Without strong capital, Islamic banking may be crushed by both ICB and IBU supported by foreign banks, such as ICB Maybank Indonesia Syariah, BCA Syariah, IBU CIMB Niaga, HSBC Bank International Ltd. and OCBC NISP. Newcomer Bank Kesawan, which operates under the auspices of the Qatar National Bank, will be a strong competitor in Islamic banking. Another bank from Malaysia, Affin Holdings Bhd, will embrace Bank Ina Perdana to be an Islamic bank.

Second: human capital and information technology (IT). It must be acknowledged that Islamic banking lacks capable human capital. BI said that Islamic banking needs 40,000 people for various positions. In my opinion, it will be more efficient and effective to recruit human capital from conventional banking rather than educate newcomers. The latter option would be more costly and would need much more time, as experience cannot be bought.
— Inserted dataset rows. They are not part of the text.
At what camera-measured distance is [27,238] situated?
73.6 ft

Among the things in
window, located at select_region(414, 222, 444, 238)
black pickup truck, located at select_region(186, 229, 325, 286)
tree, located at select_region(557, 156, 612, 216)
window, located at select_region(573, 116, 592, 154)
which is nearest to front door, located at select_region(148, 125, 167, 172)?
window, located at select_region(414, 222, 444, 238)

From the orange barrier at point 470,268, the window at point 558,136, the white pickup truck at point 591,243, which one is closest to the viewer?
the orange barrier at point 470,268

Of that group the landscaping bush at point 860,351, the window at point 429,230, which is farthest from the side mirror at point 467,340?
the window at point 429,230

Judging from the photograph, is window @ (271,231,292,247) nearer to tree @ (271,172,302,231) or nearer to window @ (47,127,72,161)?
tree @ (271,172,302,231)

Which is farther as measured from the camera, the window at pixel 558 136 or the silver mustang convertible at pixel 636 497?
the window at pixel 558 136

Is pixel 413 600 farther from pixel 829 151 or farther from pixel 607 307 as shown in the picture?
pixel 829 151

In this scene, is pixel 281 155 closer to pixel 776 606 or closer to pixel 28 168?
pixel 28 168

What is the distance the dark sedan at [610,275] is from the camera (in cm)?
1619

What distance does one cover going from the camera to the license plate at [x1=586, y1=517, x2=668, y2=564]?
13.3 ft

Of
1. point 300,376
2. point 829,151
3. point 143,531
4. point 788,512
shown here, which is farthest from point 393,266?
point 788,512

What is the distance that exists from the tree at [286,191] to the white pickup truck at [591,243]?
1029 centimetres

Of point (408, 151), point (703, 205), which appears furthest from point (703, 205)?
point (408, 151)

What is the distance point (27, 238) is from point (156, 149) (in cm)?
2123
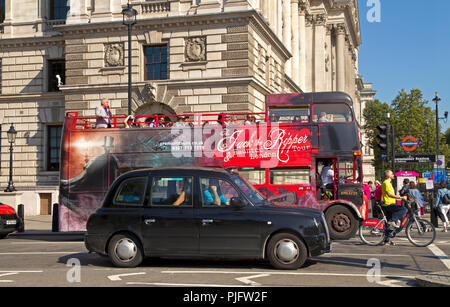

One of the necessary strategic steps is to send human capital to Malaysia to learn Islamic banking and IT from Malaysian Islamic banks, which are mature, experienced and among market leaders. Human capital should learn about the finance environment and market analysis, marketing, financing and product development to be able to succeed among fierce Islamic banking competition.

Third: risk management. Human capital should also be enriched with risk management. Please remember that Islamic banking faces various potential risks. Normally, these potential risks in the banking world are more likely to emanate from human capital or “people risks” than from processes and IT risks. In other words, human capital should acquire risk management certificates.

This step will enhance human capital to sense any potential risks, which may lead to banking cases. In short, risk management is an urgent and important instrument to anticipate and mitigate any banking business risks.

Fourth: Islamic banking architecture. It is hoped that BI will complete its Islamic banking architecture. It will be a blueprint and road map for Islamic banking, which should be comprehensive and act as a directive for five to 10 years to come.

Thanks to these various tonics, the dream of Islamic banking to increase market share and to compete with conventional banking will be realized more swiftly. It will push national economic growth higher than the 6.5 percent recorded during the second quarter in 2011.

Finally, it will minimize unemployment, which reached 6.80 percent or 8.12 million people in February 2011, down from 7.14 percent or 8.32 million people in August 2010.

The writer is a former assistant vice president of Bank BNI.